The dream of Mike and his wife Orange (not a printing error, that's really her first name) Trevillion was to open a hotel. So they sold up in Bath and bought a two star, 17-bedroom hotel overlooking St Michael's Mount on the Cornish Riviera.

Living The Dream showed how a dream can become a nightmare. Not least was coping with long hours, which other hoteliers suggested was the hardest part of the job. You have to be up before the guests at breakfast time and can't go to bed before the last one has gone to bed.

Finding himself working from seven in the morning to past midnight, Mike was having no life outside the hotel. It had happened to him in the past and he said he was determined it wouldn't happen again.

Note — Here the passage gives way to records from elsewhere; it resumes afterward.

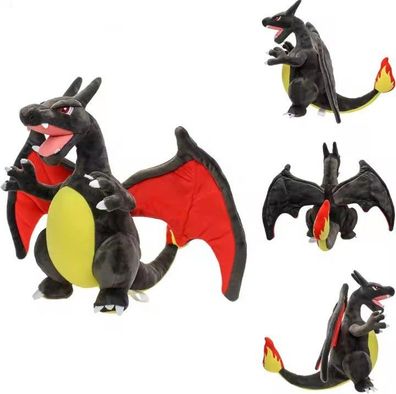 Pokemon Glanzender Glurak 25cm Pluschtier Shiny Charizard Glurak Kuscheltier NEU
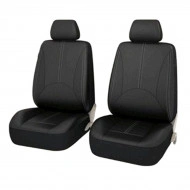 Set 11 huse scaun auto UNIVERSALE din piele ecologica NEGRU AG338E - Img 3
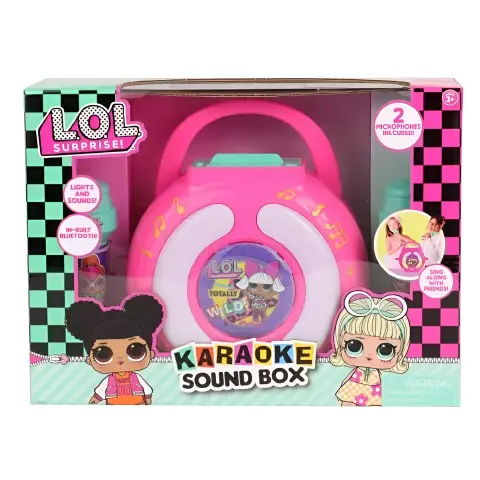 LOL Surprise Karaoke Sound Box con 2 Microfoni Inclusi
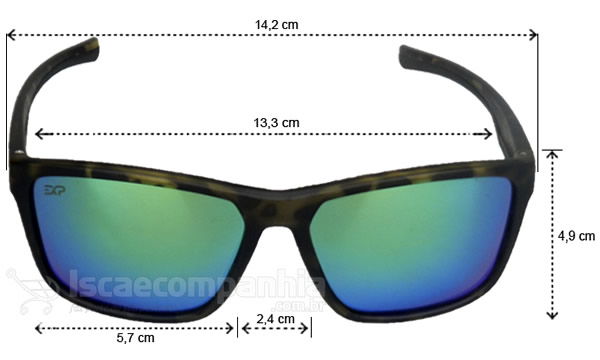 Óculos Express Polarizados Dourada II - Verde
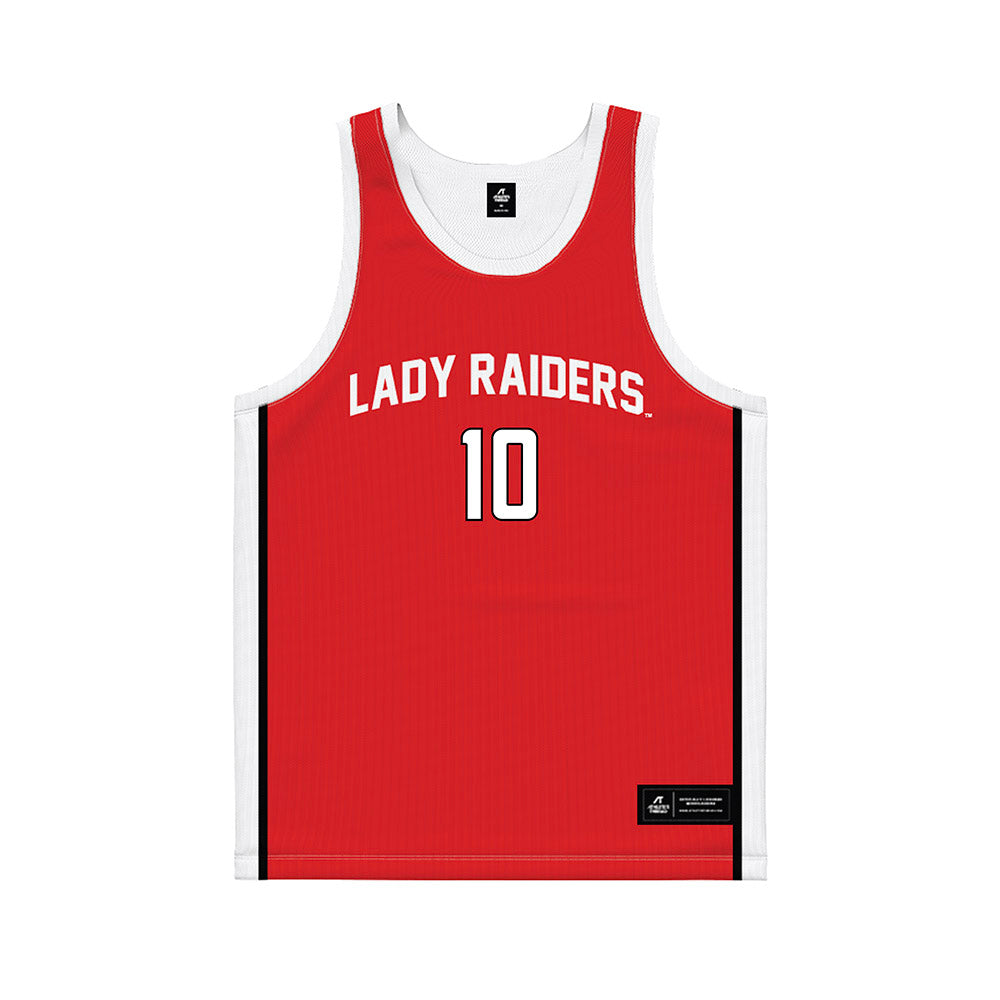 Texas Tech - NCAA Women's Basketball : Sidney Love - Basketball Jersey-0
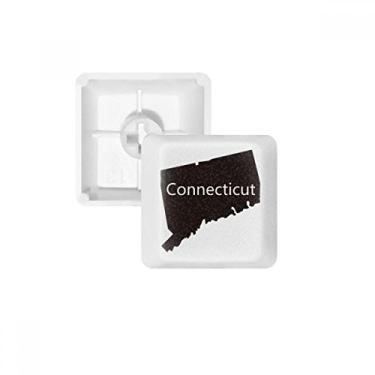 Imagem de Connectic America Kit de atualização de teclado mecânico PBT para mapa dos EUA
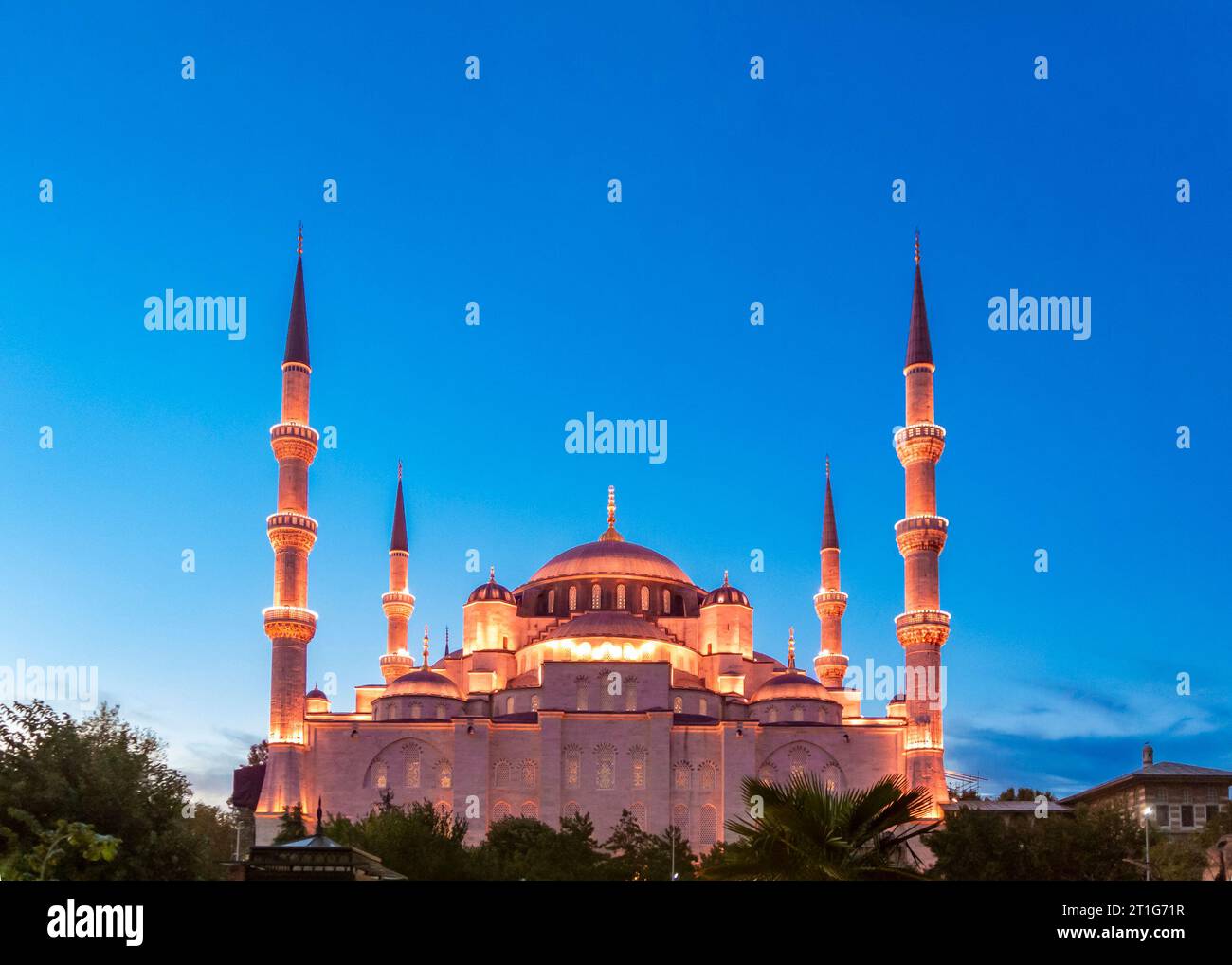 Istanbul, Türkei, die Blaue Moschee, auch bekannt als Sultan Ahmed Moschee (türkisch Sultan Ahmet Camii). Stockfoto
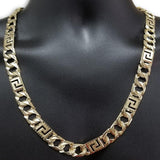 10k Chaine en or Versace Homme MGC-052 | 10K Gold Versace Chain for men-Gold Custom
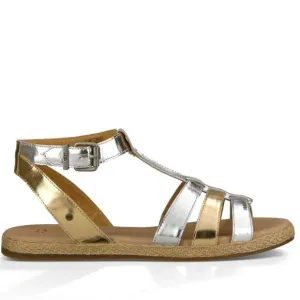 UGG Metallic Leather Gladiator Sandals Sz 9.5 NWOT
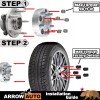 Arrow 4x 20mm 5x4.5 Hub Centric Adapter Spacer Fit 15-24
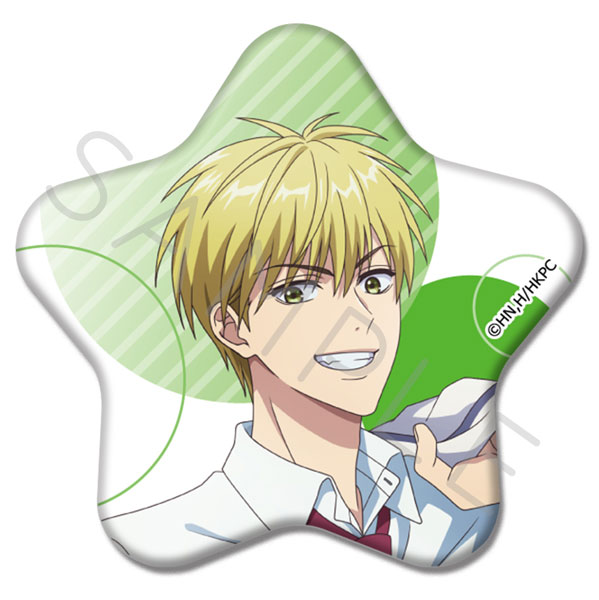 (s)花ざかりの君たちへ 星型缶ﾊﾞｯｼﾞ C 中津秀一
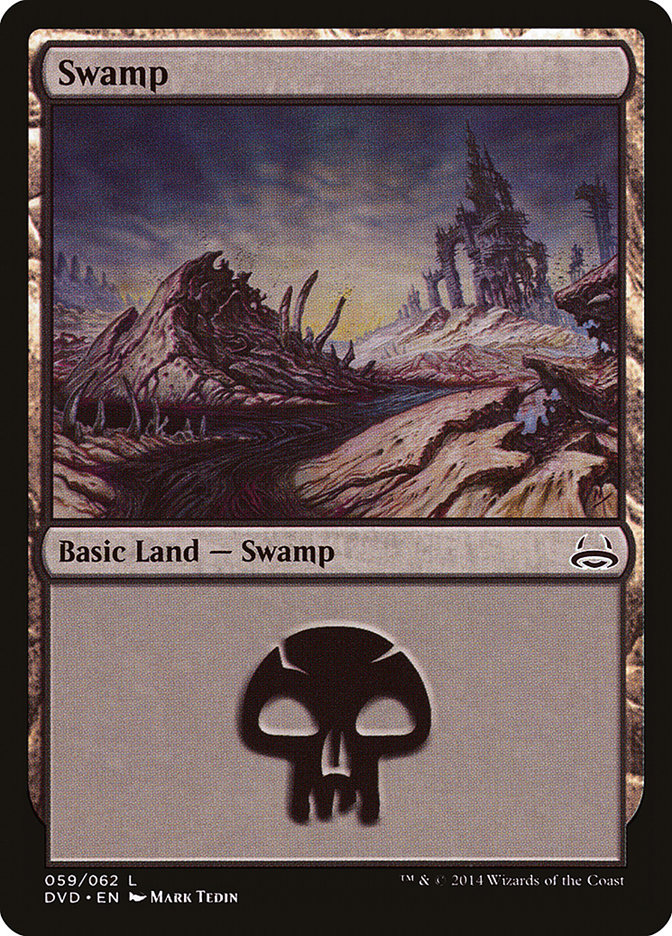 Swamp (59) (Divine vs. Demonic) [Duel Decks Anthology] | Gear Gaming Fayetteville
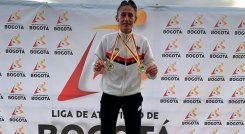 Yajaira Rubio, medallista en Grand Prix Colombiano. 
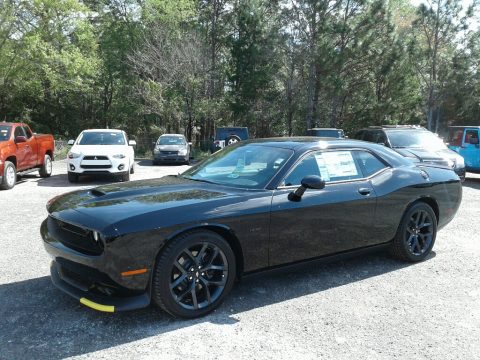 Pitch Black Dodge Challenger R/T.  Click to enlarge.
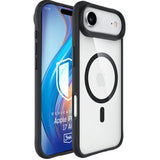 Husa pentru iPhone 17 Air, 3mk Satin Armor MagCase, negru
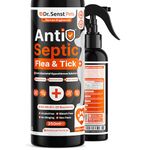 Dr. Senst Dog Antiseptic Bite Spray Flea Treatment For Dogs | 250ml Hypochlorous Acid Flea Spray For Dogs | Dog Antiseptic Spray | Dog Flea Treatment Bite Spray | Flea And Tick Treatment For Dogs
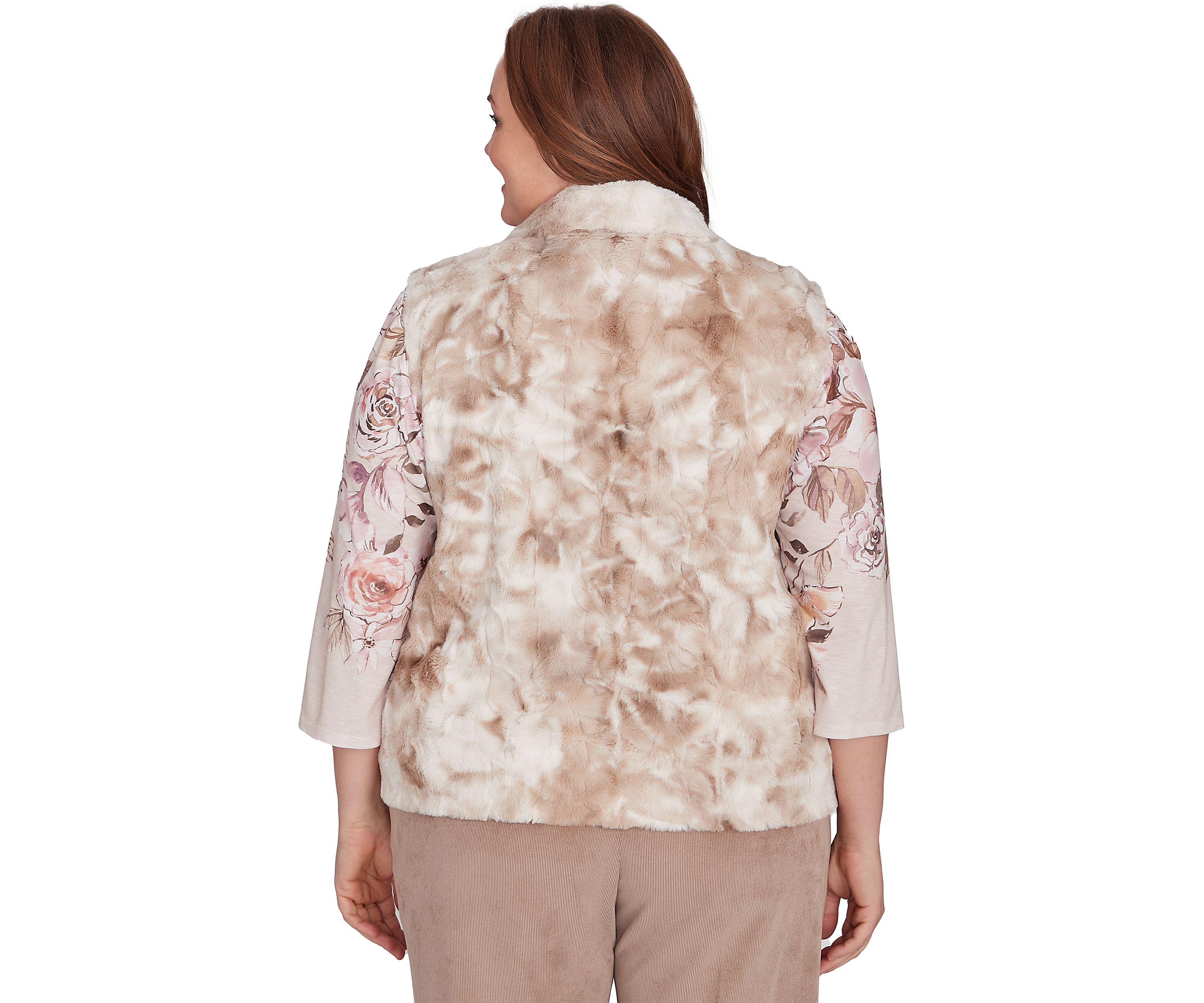 Plus Size Telluride Zip Front Faux Fur Vest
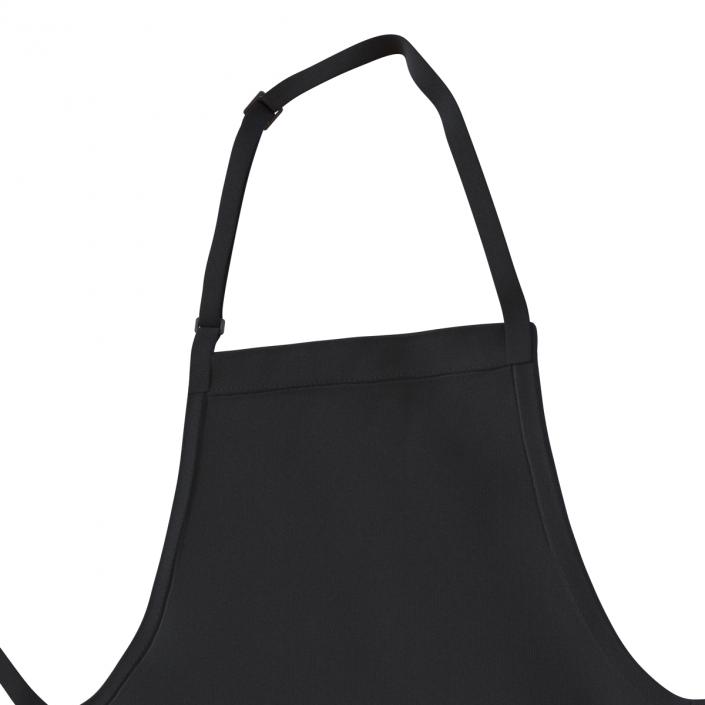 3D Cafe Apron Black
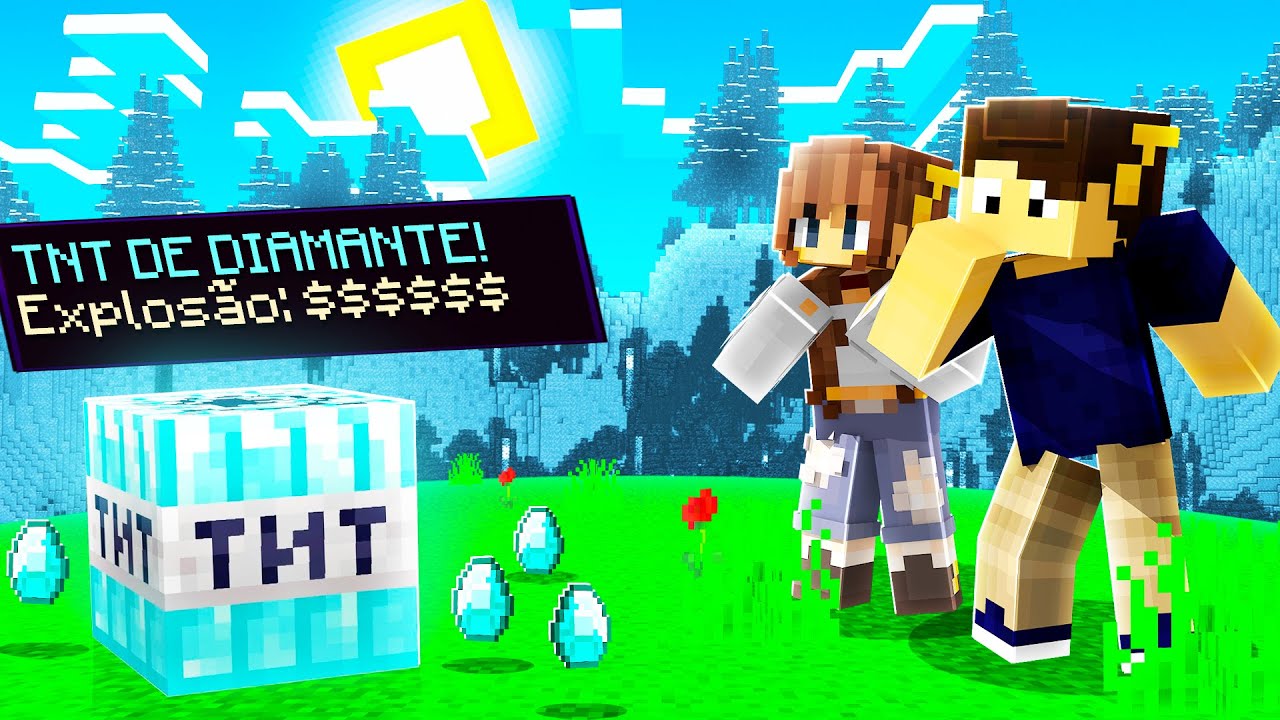MINECRAFT, mas podemos fazer NOVOS TIPOS de TNT!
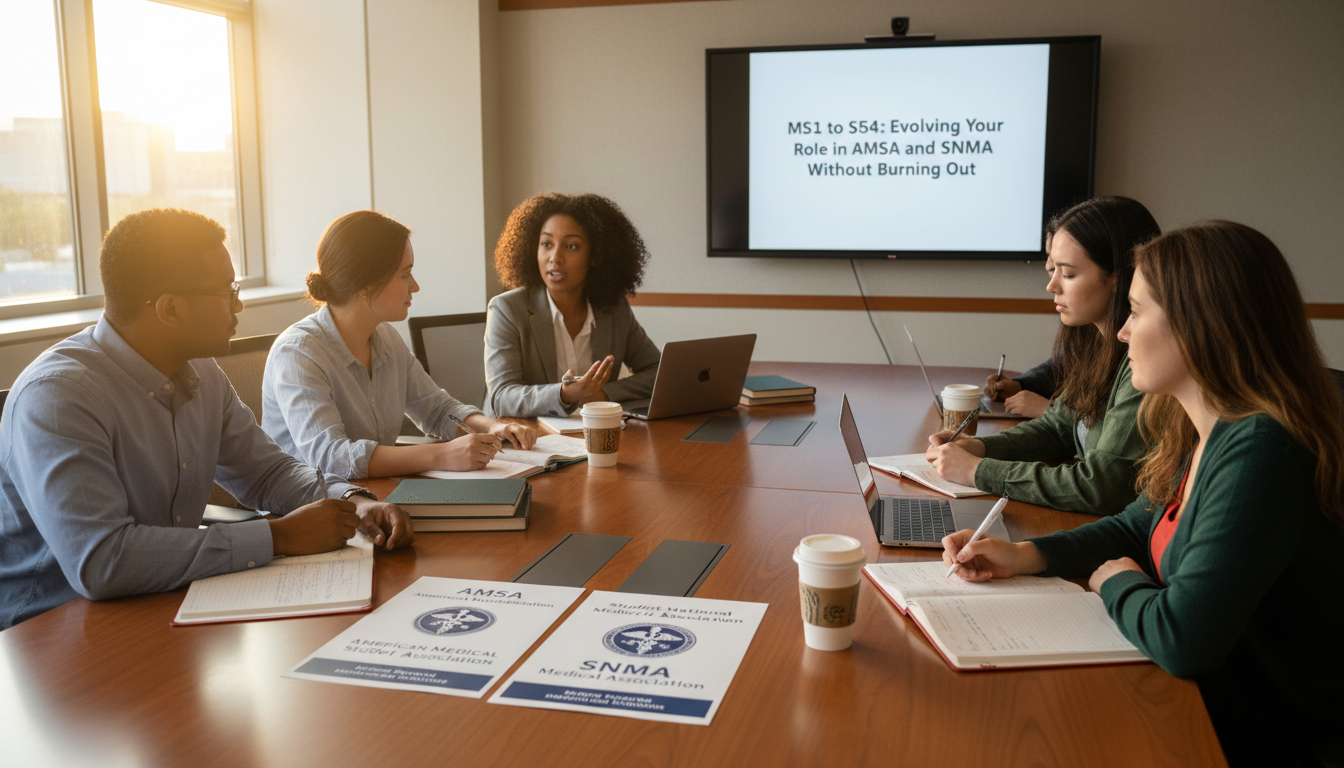 MS1 to MS4: Evolving Your Role in AMSA and SNMA Without Burning Out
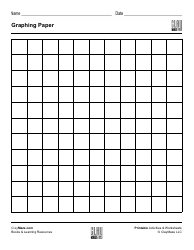 Document preview: Graphing Paper Template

He needed sleep, the hotel itself needed a makeover. But rebuilding involved borrowing money and closing the hotel for two months while the work was carried out. The main problem was pinpointed by his "fashionable London architect" brother Andy - the building was one of the ugliest he'd seen in Cornwall, but had one of the best views.

Orange brought in a ghostbuster to exorcise spirits from the medieval dining room. Daughter Rosie left of her own accord. She didn't like life - or rather, the lack of life - in Cornwall and returned to her old school as a boarder. Son Duncan found surfing preferable to helping out in the hotel during his gap year.

Then there was the AA inspector who called to sample the food on the very night that the head chef was off and a new, inexperienced second chef was in the kitchen. It was like expecting someone to audition for Operatunity with a cold and sore throat.